> [Entries taken from a collection]
★ ★ ★ ★ ★ ★ ★

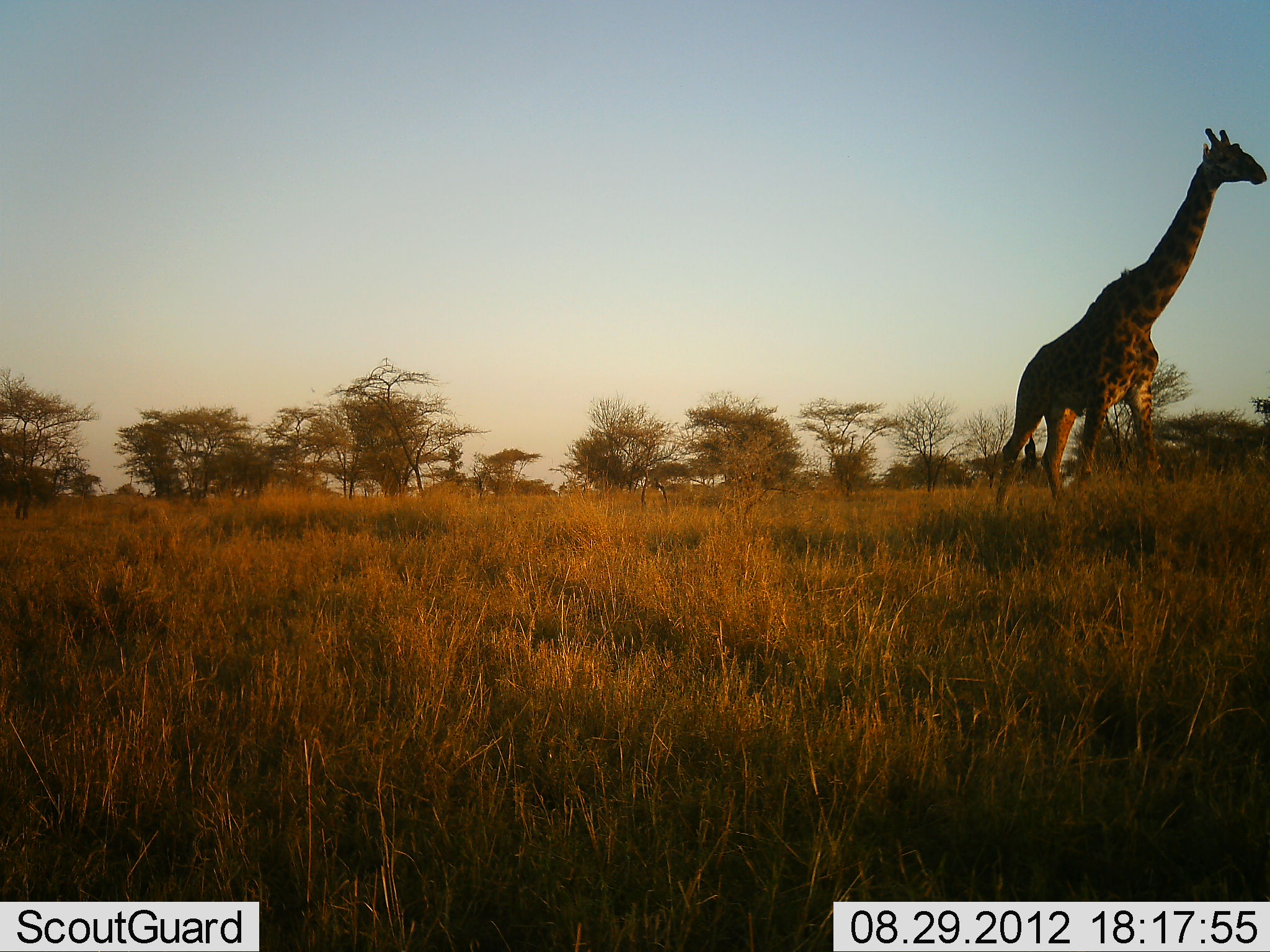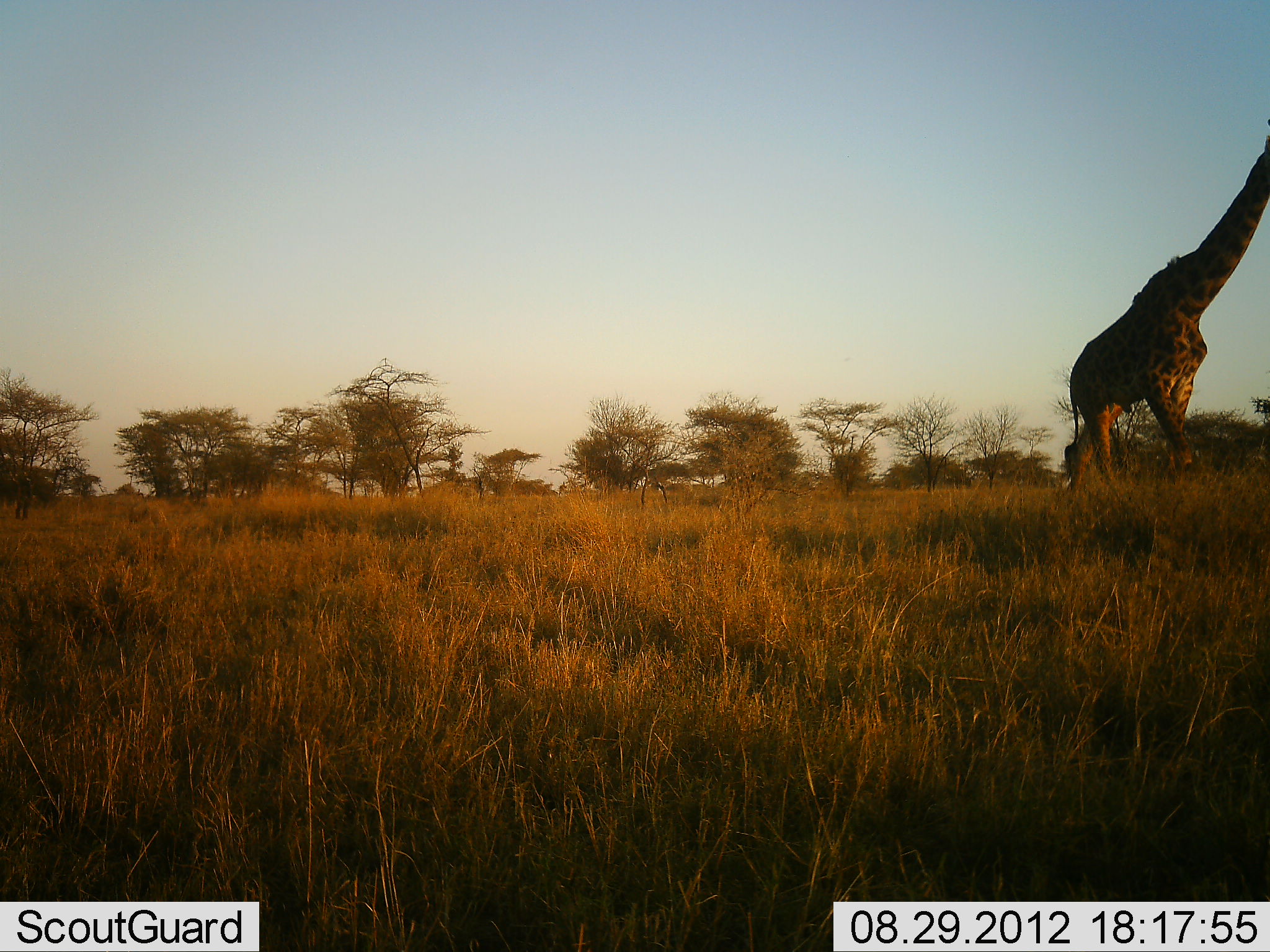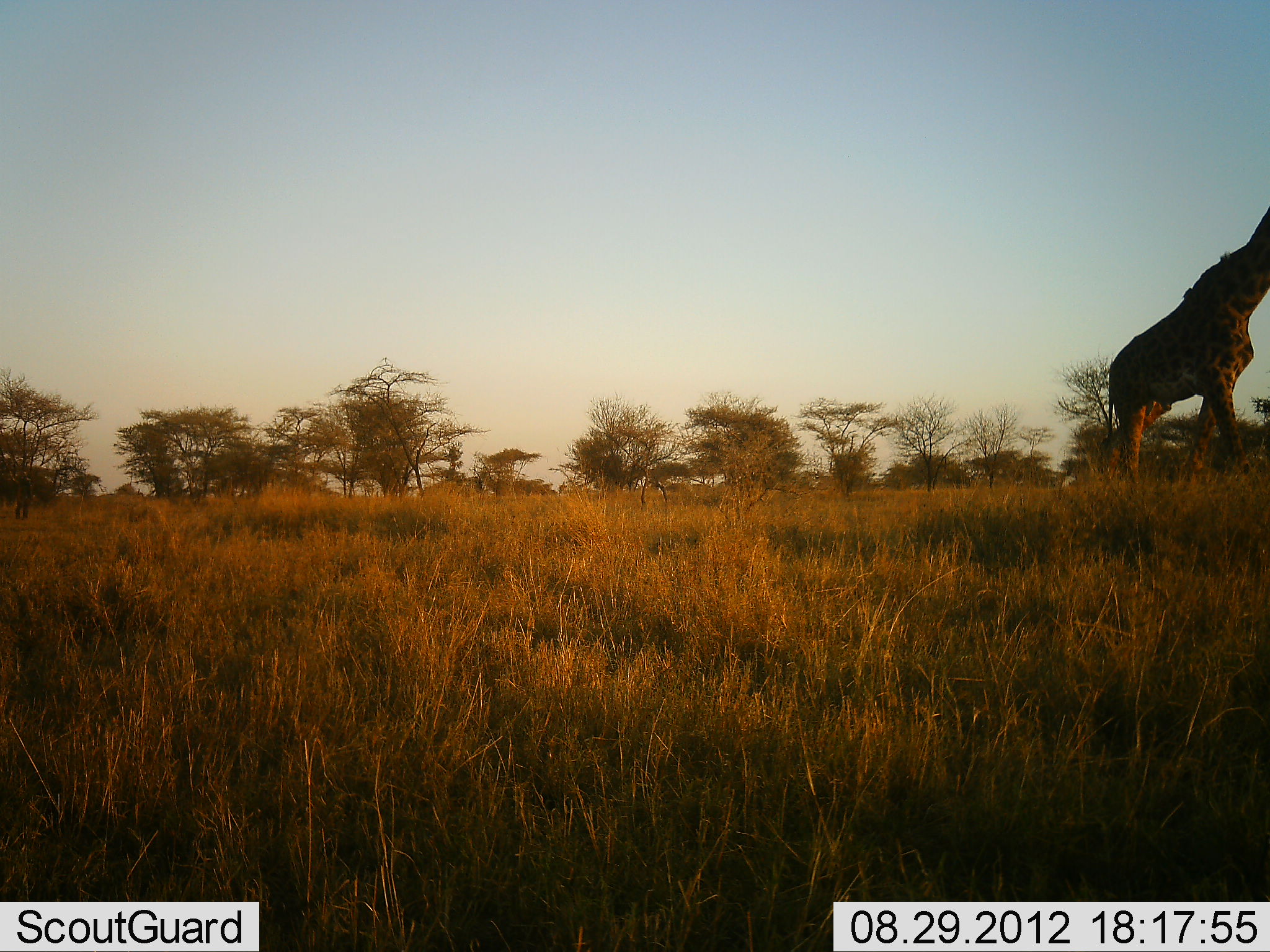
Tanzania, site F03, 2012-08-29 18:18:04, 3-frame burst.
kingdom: Animalia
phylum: Chordata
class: Mammalia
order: Artiodactyla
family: Giraffidae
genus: Giraffa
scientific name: Giraffa camelopardalis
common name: giraffe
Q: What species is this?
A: Giraffe (Giraffa camelopardalis).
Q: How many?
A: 1.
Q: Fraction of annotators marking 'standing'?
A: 0%.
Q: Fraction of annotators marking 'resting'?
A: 0%.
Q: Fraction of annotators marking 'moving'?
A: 100%.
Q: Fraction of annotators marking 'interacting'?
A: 0%.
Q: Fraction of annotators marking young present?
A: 0%.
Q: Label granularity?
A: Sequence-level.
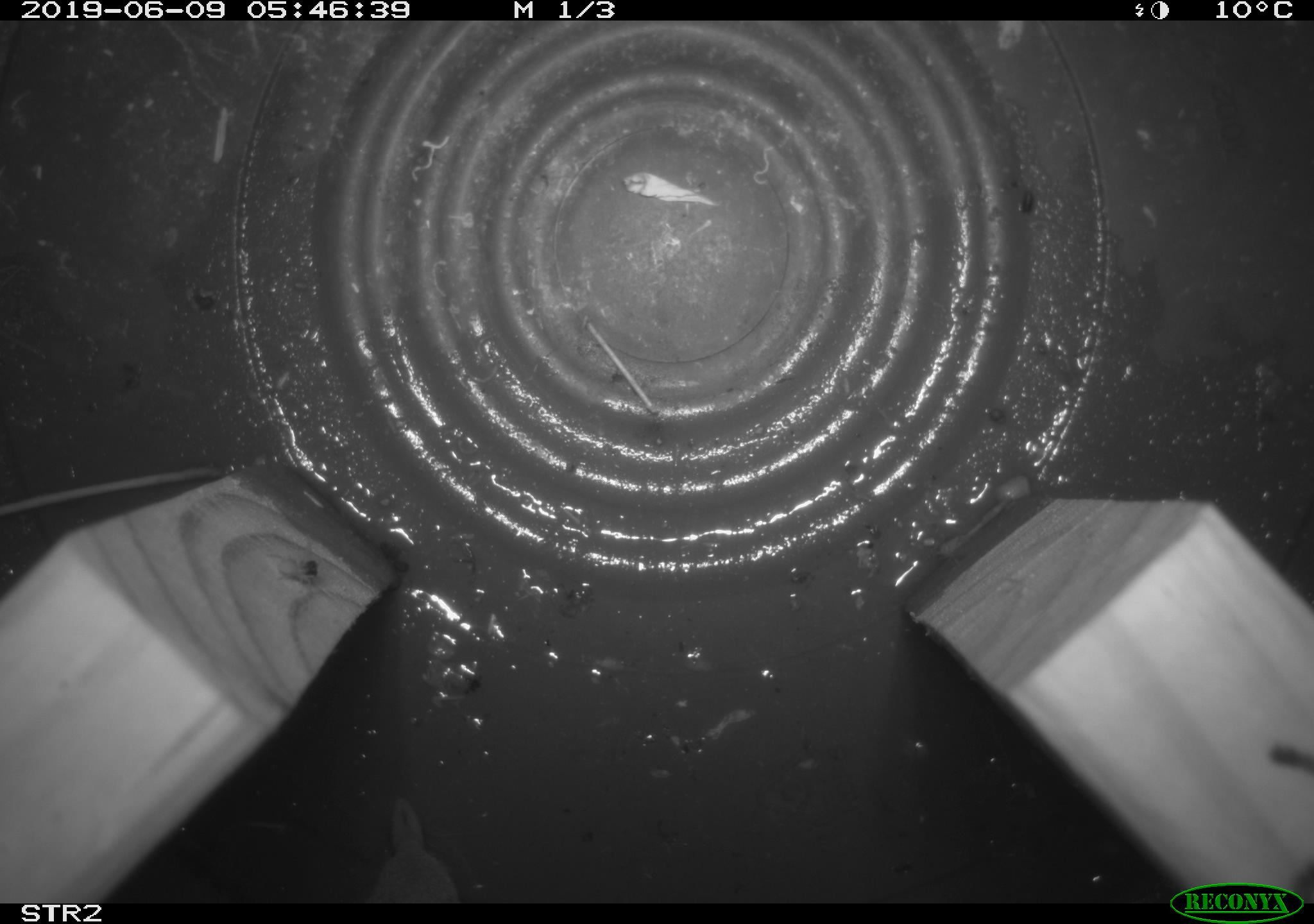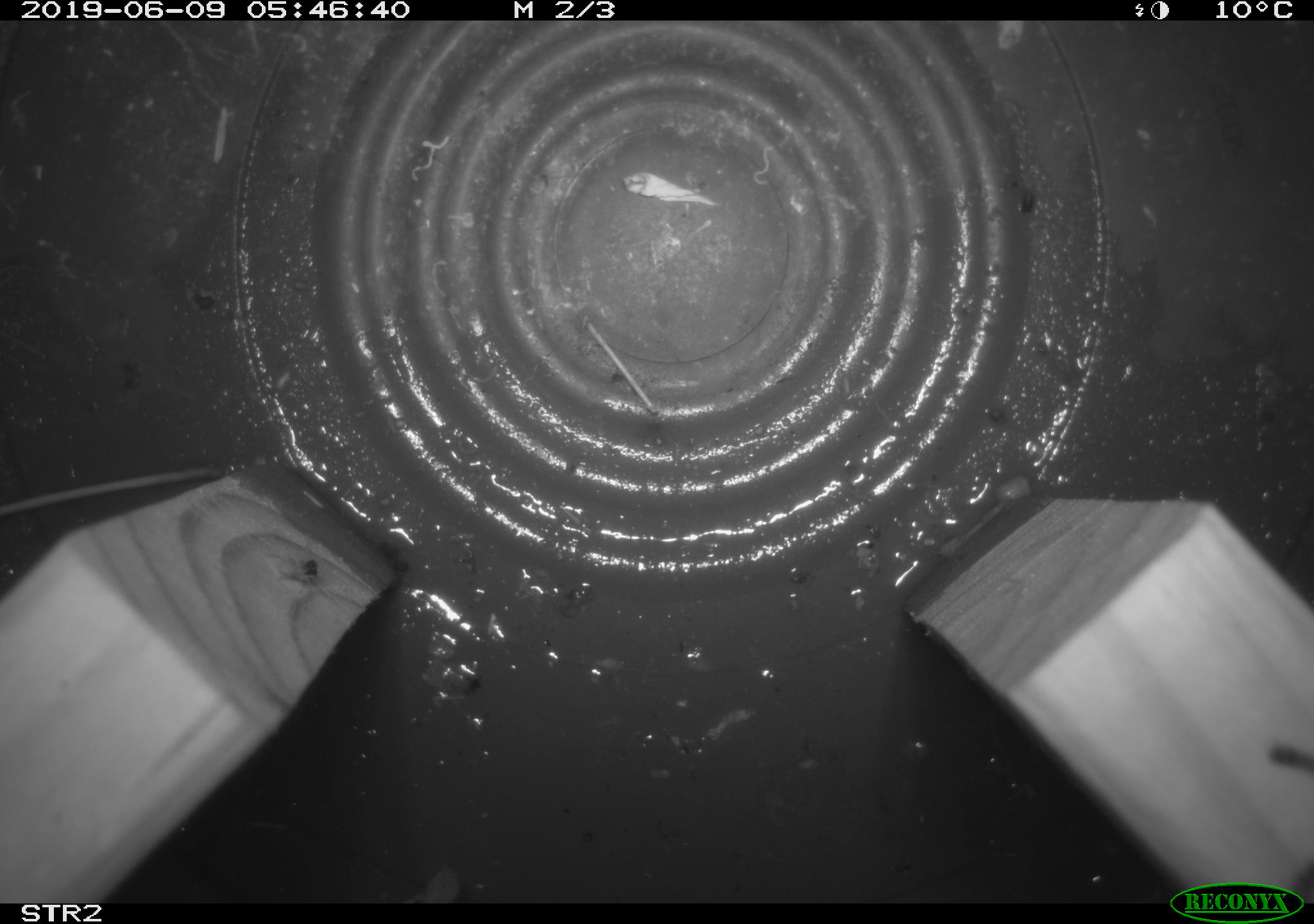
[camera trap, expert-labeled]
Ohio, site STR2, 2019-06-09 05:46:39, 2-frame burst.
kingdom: Animalia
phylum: Chordata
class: Mammalia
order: Eulipotyphla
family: Soricidae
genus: Sorex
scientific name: Sorex cinereus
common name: masked shrew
Masked shrew (Sorex cinereus).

★ ★ ★ ★ ★ ★ ★

> [Work to complete] Transcribe the entries above word for word, but leave every picture out of your copy.

> [Reply]
Tanzania, site F03, 2012-08-29 18:18:04, 3-frame burst.
kingdom: Animalia
phylum: Chordata
class: Mammalia
order: Artiodactyla
family: Giraffidae
genus: Giraffa
scientific name: Giraffa camelopardalis
common name: giraffe
Q: What species is this?
A: Giraffe (Giraffa camelopardalis).
Q: How many?
A: 1.
Q: Fraction of annotators marking 'standing'?
A: 0%.
Q: Fraction of annotators marking 'resting'?
A: 0%.
Q: Fraction of annotators marking 'moving'?
A: 100%.
Q: Fraction of annotators marking 'interacting'?
A: 0%.
Q: Fraction of annotators marking young present?
A: 0%.
Q: Label granularity?
A: Sequence-level.
[camera trap, expert-labeled]
Ohio, site STR2, 2019-06-09 05:46:39, 2-frame burst.
kingdom: Animalia
phylum: Chordata
class: Mammalia
order: Eulipotyphla
family: Soricidae
genus: Sorex
scientific name: Sorex cinereus
common name: masked shrew
Masked shrew (Sorex cinereus).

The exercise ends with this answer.